*WORK TO BE COMPLETED*:
Only the lines from the one containing "De Breydelzonen vierden" to the end of the data should be copied, exactly and without pictures.

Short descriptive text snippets
>>>>>

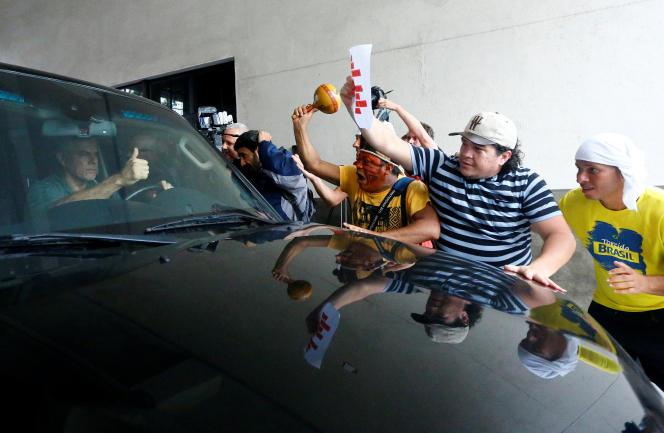 Des manifestants stoppent la voiture de l'ancien gouverneur de Rio, Sergio Cabral, jeudi 16 novembre.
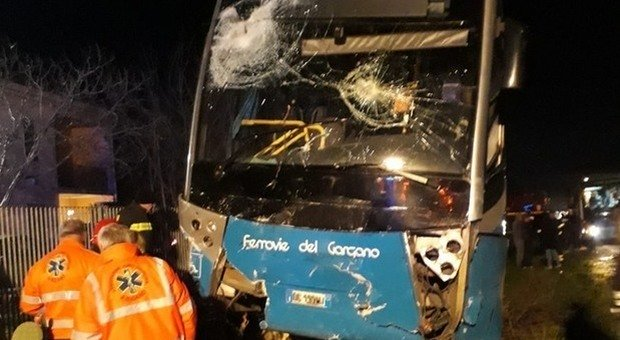 Bus travolge un'auto e la schiaccia su un cancello: due morti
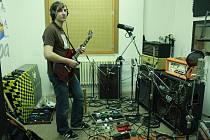 Zkouška kapely Shatoon. Kytarista Mara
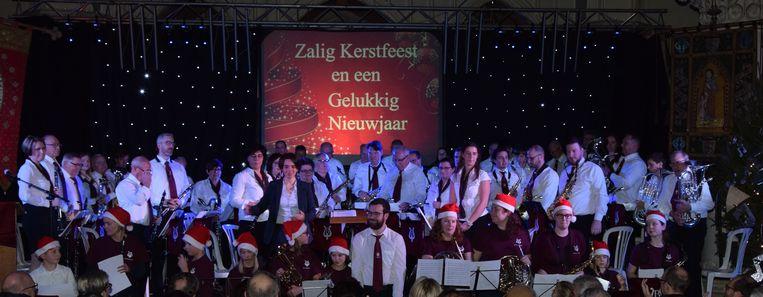De Breydelzonen vierden hun dirigente Tania Absillis tijdens het kerstconcert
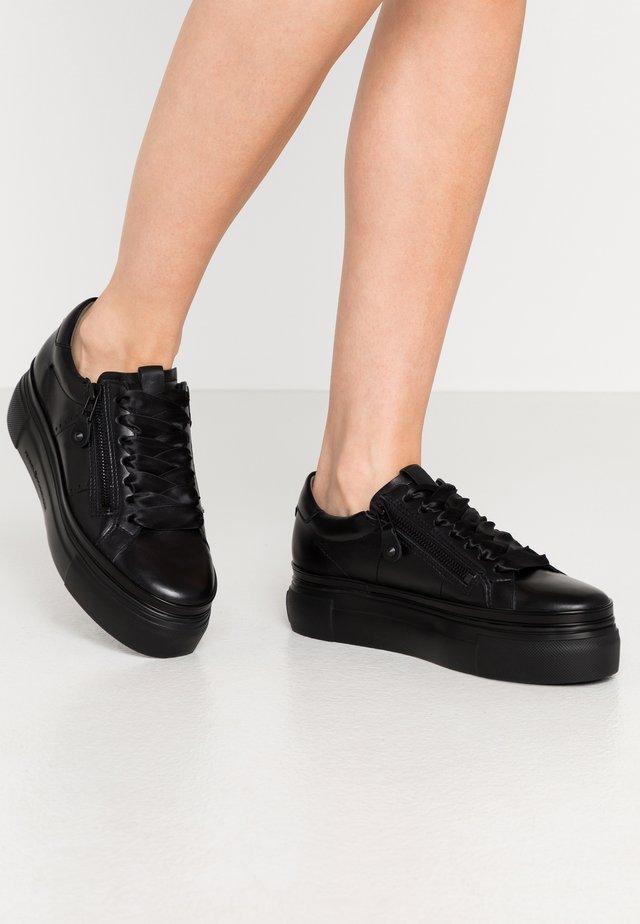 GIGA - Sneakers - schwarz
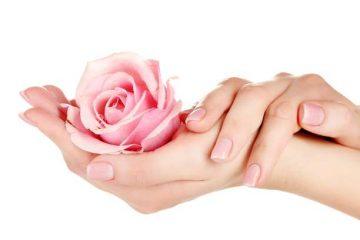 Ένα θεραπευτικό λάδι για όμορφα και νεανικά χέρια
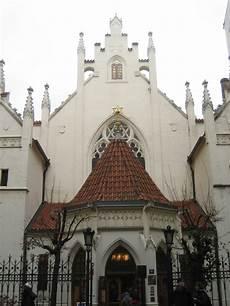 File Jewish Synagogue In Prague Czech Rep Jpg Wikimedia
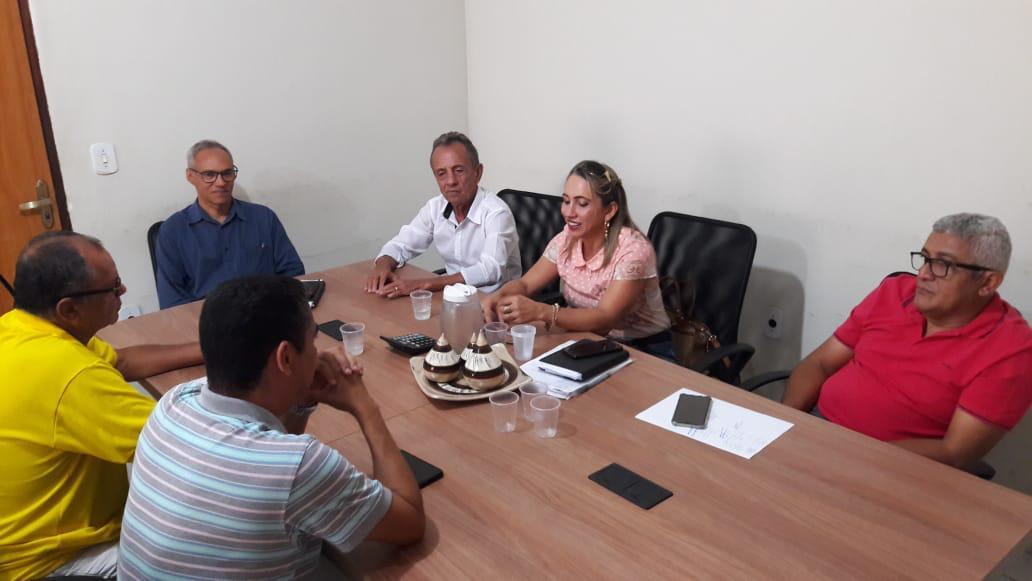 Prefeitura de Lagoa da Confusão negocia ajuste salarial com professores da rede municipal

<<<<<

*ANSWER TO THIS PROBLEM*:
De Breydelzonen vierden hun dirigente Tania Absillis tijdens het kerstconcert
 GIGA - Sneakers - schwarz
 Ένα θεραπευτικό λάδι για όμορφα και νεανικά χέρια
 File Jewish Synagogue In Prague Czech Rep Jpg Wikimedia
 Prefeitura de Lagoa da Confusão negocia ajuste salarial com professores da rede municipal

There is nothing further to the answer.